- TEXT PROVIDED:
Court Opinion

ID: 9549627
Source: CourtListenerOpinion
Date Created: 2023-08-07 18:22:24.710629+00
Date Added: 2024-06-11T15:20:38.160226
License: Public Domain

CARTER, J.
I dissent.
While the holding of the majority of this court in this case is in accord with In re Collie, 38 Cal.2d 396 [240 P.2d 275], I have concluded that the last mentioned case was erroneously decided and should therefore be overruled. In my opinion the legal principle here involved is comparatively simple. Article VII, section 1 of the Constitution of California was adopted in 1879. At that time there was no parole law in this state, the first parole law having been enacted in 1893 (Stats. 1893, p. 183). It is therefore obvious that when article VII, section 1, was adopted it was not contemplated that the governor would have power to impose as a condition of commutation of sentence that the prisoner whose sentence was commuted should not be eligible to parole.
Section 7 of article X of the Constitution was adopted in 1936, and in 1940 was amended to read as follows: “Notwithstanding a/nything contained elsewhere in this Constitution, the Legislature may provide for the establishment, government, charge and superintendence of all institutions for all persons convicted of felonies . . .

- PROBLEMS TO SOLVE:
1. List every year that the dissent in the court opinion gives for the adoption, enactment, or amendment of a constitutional provision or law.
2. According to the court opinion, in what year was California's first parole law enacted?
3. Take the dissent in the court opinion further from the point at which it ends.
The data that comes next has no connection to the court opinion.

- INFORMATION GIVEN:

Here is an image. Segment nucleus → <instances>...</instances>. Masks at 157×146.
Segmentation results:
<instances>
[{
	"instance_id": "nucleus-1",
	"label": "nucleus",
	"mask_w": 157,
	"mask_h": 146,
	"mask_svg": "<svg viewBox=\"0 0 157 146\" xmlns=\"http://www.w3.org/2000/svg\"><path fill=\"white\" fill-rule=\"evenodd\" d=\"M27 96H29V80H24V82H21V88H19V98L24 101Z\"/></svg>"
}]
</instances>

- TASK RESPONSES:
1. 1879, 1893, 1936, 1940

2. 1893

3.
“All existing statutes and constitutional provisions, purporting to create such institutions or such agencies or officers or boards, to so delegate such government, charge and superintendence, to so prescribe such powers, duties, or functions, or to so provide for such punishment, treatment or supervision are hereby ratified, validated and declared to be legally effective until the Legislature provides otherwise.”
It is under the latter provision of the Constitution which was amended in 1940 that the Legislature has power to provide for the parole of prisoners. The Legislature has provided for a uniform system of parole (see Pen. Code, §§ 3040 et seq.) and a person sentenced to a life term in the penitentiary is eligible to parole after seven years confinement in prison (see Pen. Code, § 3046). The power of the Legislature to adopt such provision is conferred by section 7 of article X of the Constitution “notwithstanding anything *234contained elsewhere in this Constitution” which would include anything contained in section 1 of article VII of the Constitution, adopted long prior to section 7 of article X of the Constitution and the parole law.
I think it is clear, therefore, that when section 7 of article X was framed, it was contemplated that the Legislature should have power to provide for a parole system which would apply to all persons convicted of felonies, and that the Governor should not have power to nullify the parole law by imposing as a condition of commutation of sentence that a prisoner should not be eligible for parole. It seems clear to me that if the governor has the power to impose such a condition when commuting a death sentence to life imprisonment, he may likewise impose such a condition when commuting a life or other lesser sentence to a lesser term of years. For instance, the governor could commute a life sentence to 50 years without possibility of parole for 25 years or any other period and thus deprive a prisoner of his right to apply for parole until he had served such time instead of only seven years as provided by statute. Under such a rule a governor could destroy the uniform operation of any system of parole, at least in its application to life termers.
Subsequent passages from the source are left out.